ТЕКСТ

....

В любом заштатном городишке
Их легионы, их в излишке.
Поверь: они читают книжки,
Я грех неправды не приму!
Трудолюбивы, неподкупны,
Хоть ссорятся, но — совокупны,
Числом уж точно недоступны
Иноплеменному уму.
…Гуськом, впотьмах, почти на ощупь.
Щадя торжественный снежок.
Идут поэты через площадь
На поэтический кружок…
И потешаться некрасиво
Над бденьем сим. Так я к чему?
К тому, что — выживет Россия,
Непостижимая уму.
Это гимн всем провинциальным поэтам России на все времена. Он был и будет нужен им всем. И вдруг Коли Дмитриева не стало. Я даже почувствовал какой-то нелепый упрек к нему, почему и зачем ушел, когда мог еще так много сделать. Ушел в самое свое творческое время. Ушел, не исписавшись, не долюбив, не озлобившись на жизнь. Ушел так же внезапно, как и взлетел в начале семидесятых. Тридцать лет яркого непрерывного творчества, которое так не хотели видеть ни чиновники, ни завистники, ни чужаки. Впрочем, так же внезапно ушли и Толя Афанасьев, Слава Дёгтев, Владимир Славецкий, Петя Паламарчук — друзья, сверстники, явные лидеры нашего поколения. Смерть увела их за собой в XX век. Может быть, национальной русской литературе уже закрыта дорога в третье тысячелетие? Патриархальные представления о литературе дозволены лишь для уходящей натуры? Для исчезающих в безмолвии одиночества?
Может быть, тем самым смерть показывает и место действия моего поколения — конец прошлого столетия. Отказывает «Эпохе одиночек» в освоении третьего тысячелетия?
Цыганка нагадала мне,
Что я проснусь в другой стране,
Но я схитрил и не проснулся.
Бреду сквозь милосердный сон,
И вот влекущий чудный звон,
Небесный гул ушей коснулся.
…………………………………….
И узрил я: клубится пар.
Резвятся бесы, и угар
Привычно отроки вдыхают,
В почете смертные грехи.
И те в том сонмище плохи,
Кто плохо Русь святую хает…
Это уже из его последних стихов. Никогда не касавшийся пафосных тем и чуравшийся любой политики, в последние годы своей жизни Николай Дмитриев, как и многие другие крупнейшие мастера русской литературы — Василий Белов, Валентин Распутин, Николай Тряпкин, Татьяна Глушкова, — осознанно идет в литературу протеста. Но и в этой литературе, в протестной поэзии у него своя простодушная нота. Он держит ответ перед своей землей и своими родными, которые дали ему жизнь на шестой части планеты под названием Русь.

....

СОБРАННЫЙ МАТЕРИАЛ
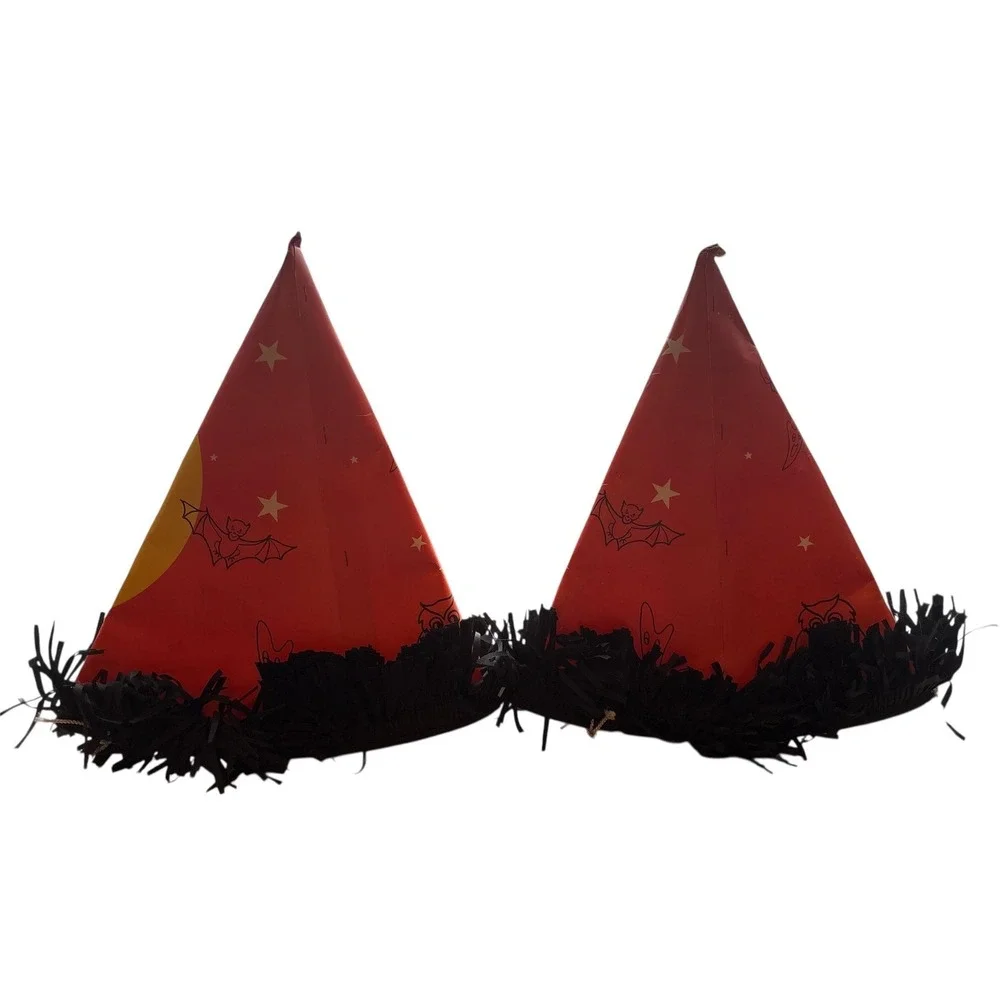 Vintage Halloween Black Cat Owl Skull Ghost Bat Paper Cardboard Party Hats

....

РАБОЧЕЕ ЗАДАНИЕ
Когда, согласно тексту о Николае Дмитриеве, поэт внезапно взлетел?

ВЫПОЛНЕННОЕ ЗАДАНИЕ
В начале семидесятых.